– Ich, kalt! rief die junge Spanierin staunend und rot vor Unwillen aus.
– Ach, ich liebe dich, wie man ein Weib nur lieben kann, und du hörst mich an und antwortest mir wie ein Kind. Von Freundschaft weißt du allein, von der Liebe verstehst du nichts. Mich martert es, mich verbrennt es, mich tötet es zu deinen Füßen, und du sprichst mir vom Priester, vom Kleid und vom Theater.
Consuelo, welche mit Ungestüm aufgestanden war, setzte sich wieder, verwirrt und über und über zitternd. Sie schwieg eine lange Zeit still, und als ihr Anzoleto neue Liebkosungen entreißen wollte, stieß sie ihn sanft zurück.

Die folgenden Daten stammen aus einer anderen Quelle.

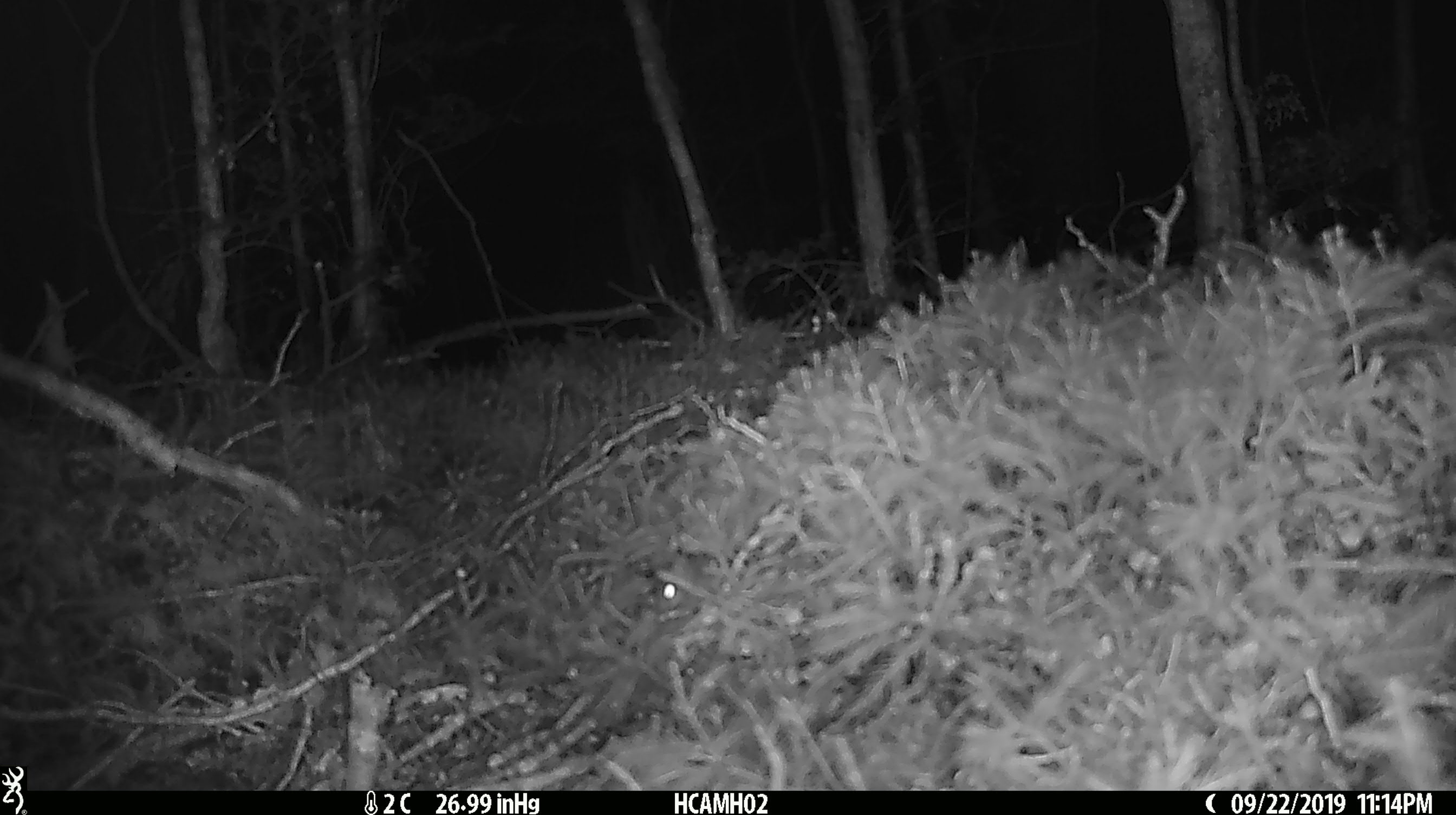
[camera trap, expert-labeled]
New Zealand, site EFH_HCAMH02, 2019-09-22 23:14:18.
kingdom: Animalia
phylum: Chordata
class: Mammalia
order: Rodentia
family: Muridae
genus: Mus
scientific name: Mus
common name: mouse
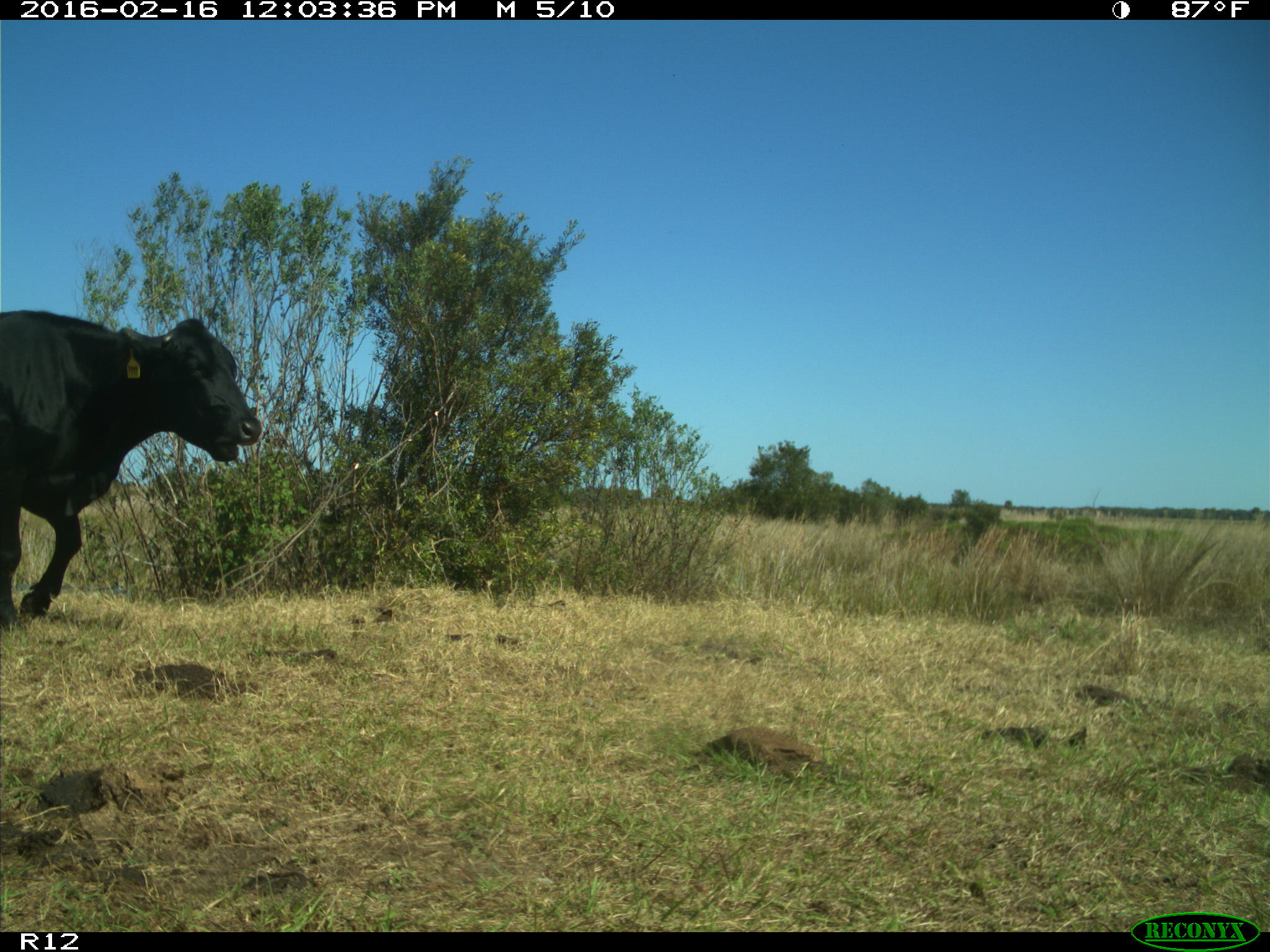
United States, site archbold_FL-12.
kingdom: Animalia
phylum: Chordata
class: Mammalia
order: Artiodactyla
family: Bovidae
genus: Bos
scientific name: Bos taurus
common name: domestic cow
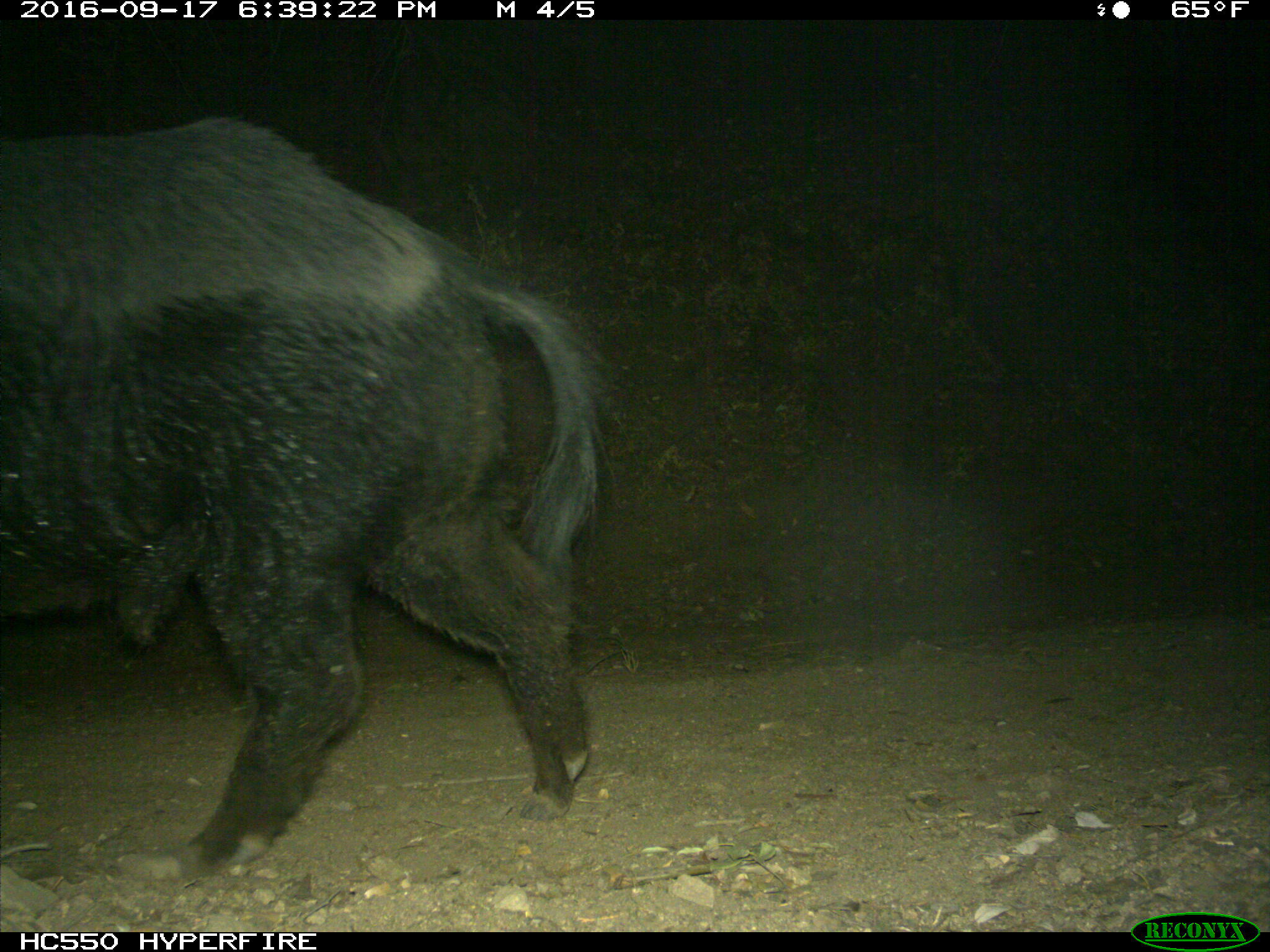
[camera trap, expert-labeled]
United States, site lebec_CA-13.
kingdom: Animalia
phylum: Chordata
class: Mammalia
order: Artiodactyla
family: Suidae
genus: Sus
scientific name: Sus scrofa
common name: wild boar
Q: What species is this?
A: Sus scrofa (wild boar).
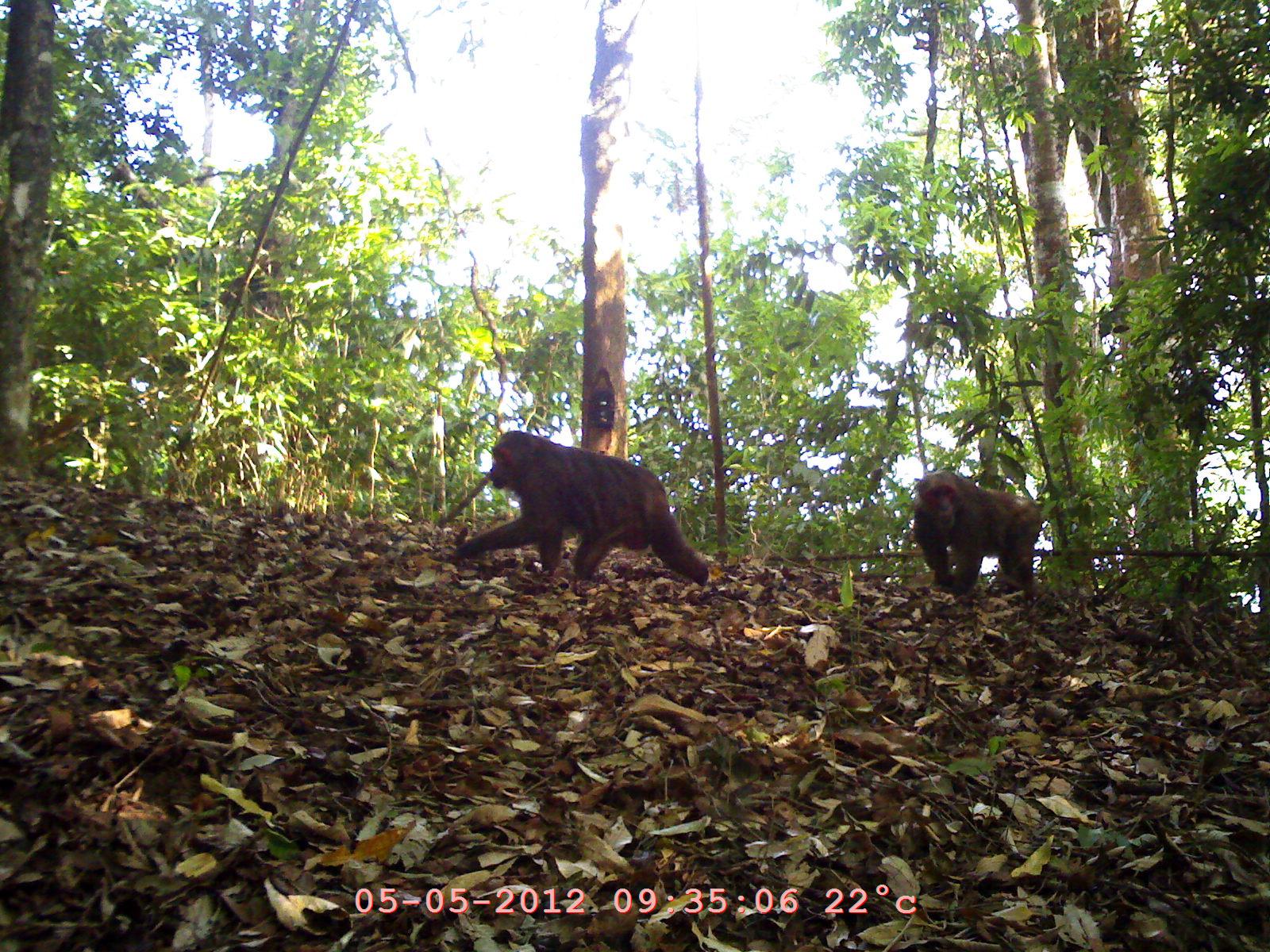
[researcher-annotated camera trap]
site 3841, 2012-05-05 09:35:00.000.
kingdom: Animalia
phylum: Chordata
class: Mammalia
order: Primates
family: Cercopithecidae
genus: Macaca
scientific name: Macaca arctoides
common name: stump-tailed macaque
Macaca arctoides (stump-tailed macaque), count 2.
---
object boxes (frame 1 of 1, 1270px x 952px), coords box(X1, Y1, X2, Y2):
macaca arctoides: box(448, 428, 710, 587); box(910, 468, 1043, 602)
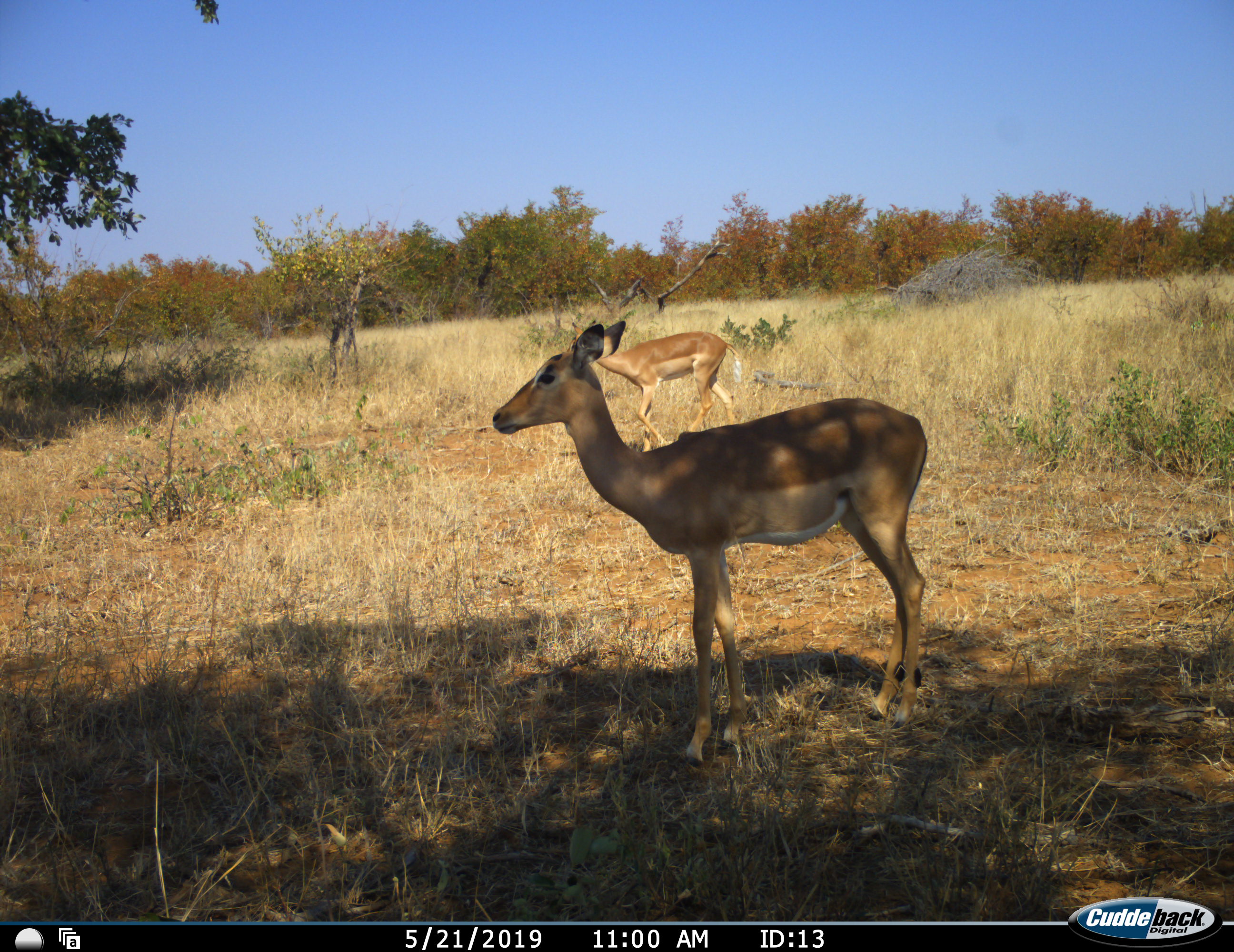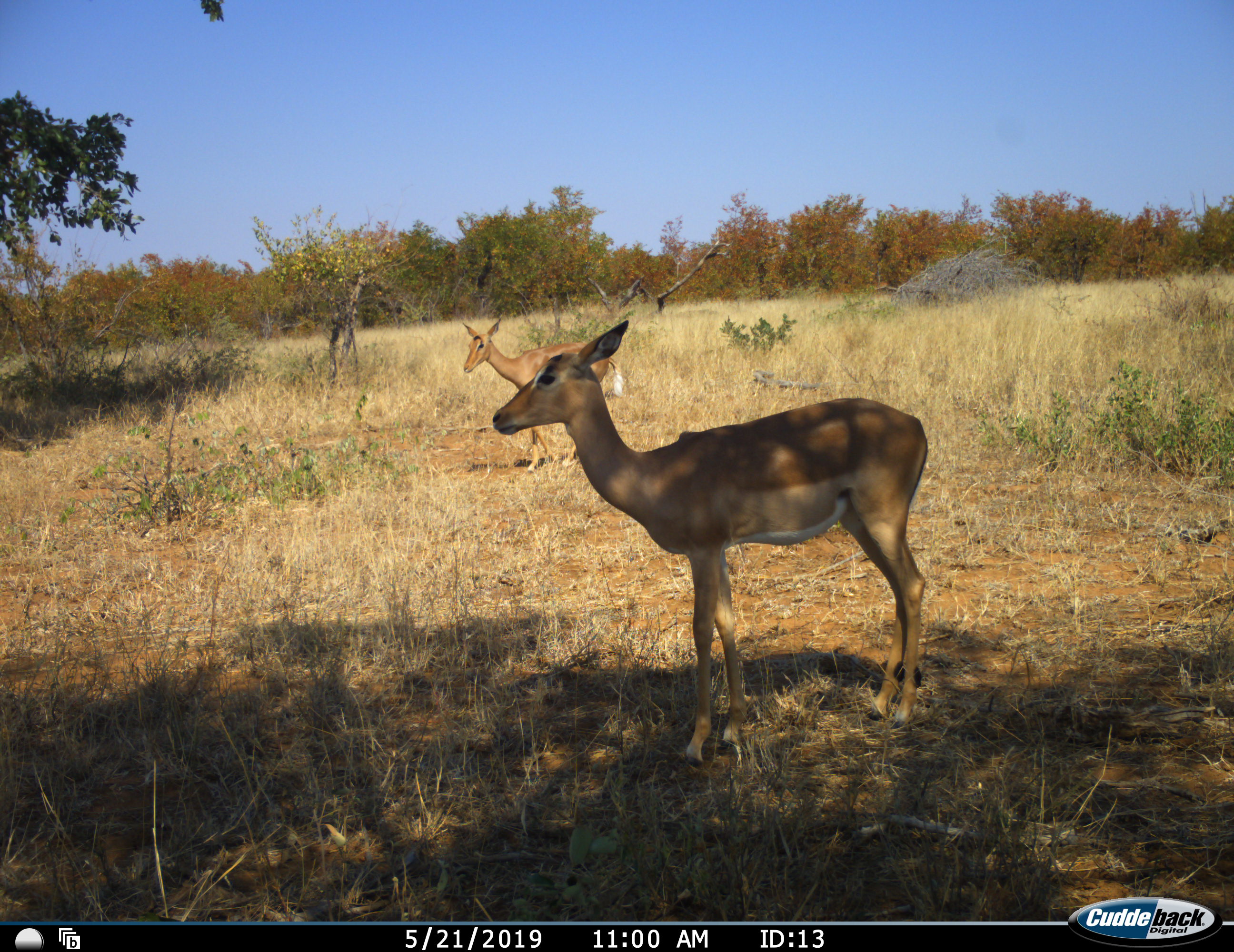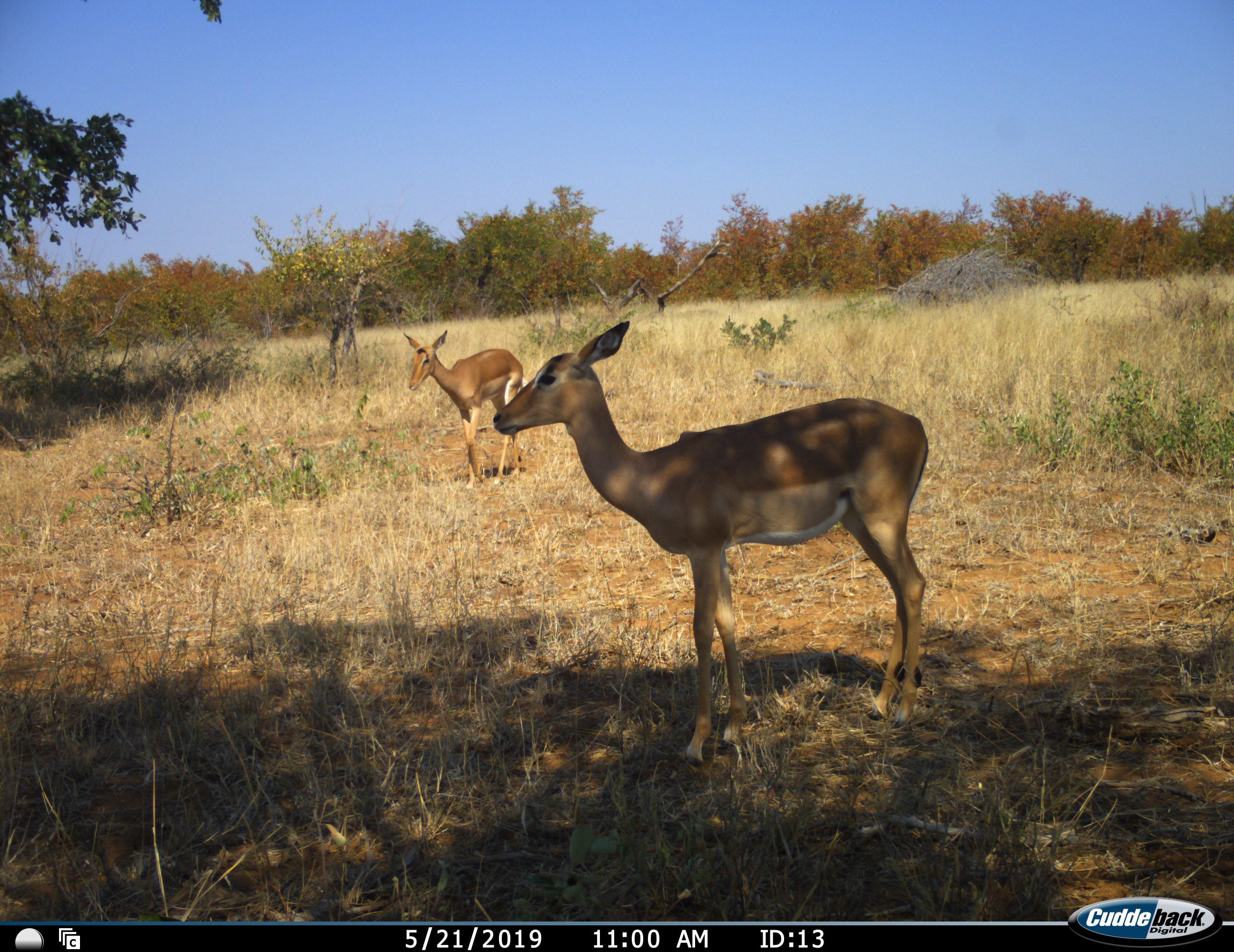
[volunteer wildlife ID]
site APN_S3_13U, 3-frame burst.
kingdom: Animalia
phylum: Chordata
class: Mammalia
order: Artiodactyla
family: Bovidae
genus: Aepyceros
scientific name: Aepyceros melampus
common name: impala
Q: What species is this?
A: Impala (Aepyceros melampus).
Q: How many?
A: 2.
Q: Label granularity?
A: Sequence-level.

– Höre mich, sprach sie, man muss sich verständigen und sich kennen. Du hältst mich in der Tat für zu kindisch und es wäre eine läppische Ziererei von mir, wenn ich dir nicht gestünde, dass ich dich jetzt recht gut verstehe. Ich habe nicht drei Viertel von ganz Europa mit Leuten aller Art durchstrichen, ich habe nicht die ungebundenen und wüsten Sitten der herumziehenden Künstler in der Nähe gesehen, ich habe nicht, Gott sei es geklagt! die schlecht verhehlten Geheimnisse meiner Mutter erraten, – um nicht zu wissen, was übrigens jedes Mädchen vom Volke in meinem Alter weiß. Aber ich habe mich nicht entschließen können, zu glauben, Anzoleto, dass du mich würdest verleiten wollen, einen Eidschwur, den ich vor Gott in die Hände meiner sterbenden Mutter niedergelegt, zu brechen. Ich halte nicht viel von dem, was die Patrizierinnen, deren Geschwätz ich manchmal höre, ihren guten Ruf nennen. Ich bin zu unbedeutend in der Welt, um meine Ehre daran zu hängen, ob man mir ein bischen mehr oder minder Keuschheit zutraut; aber ich sehe meine Ehre darin, zu halten was ich versprochen habe, so wie ich auch die deinige darin suche, dass du hältst was du versprochen hast. Ich bin vielleicht keine so gute Katholikin, als ich es zu sein wünschte. Ich habe so wenig Unterricht in der Religion gehabt. Ich habe keine so schönen Sittenlehren und Tugendvorschriften erlangen können wie die jungen Mädchen der Scuola, die im Kloster erzogen und von früh bis spät in Gottes Wort unterrichtet werden. Aber ich handle, wie ich es weiß und wie ich kann. Ich glaube nicht, dass es unsere Liebe mit Unreinigkeit besudeln konnte, wenn sie mit den Jahren ein wenig lebhafter geworden ist. Ich zähle nicht eben ängstlich die Küsse, die ich dir gebe, aber ich weiß, dass wir meiner Mutter nicht ungehorsam gewesen sind, und dass ich ihr nicht ungehorsam sein werde, um eine Ungeduld zu befriedigen, welche sich leicht unterdrücken lässt.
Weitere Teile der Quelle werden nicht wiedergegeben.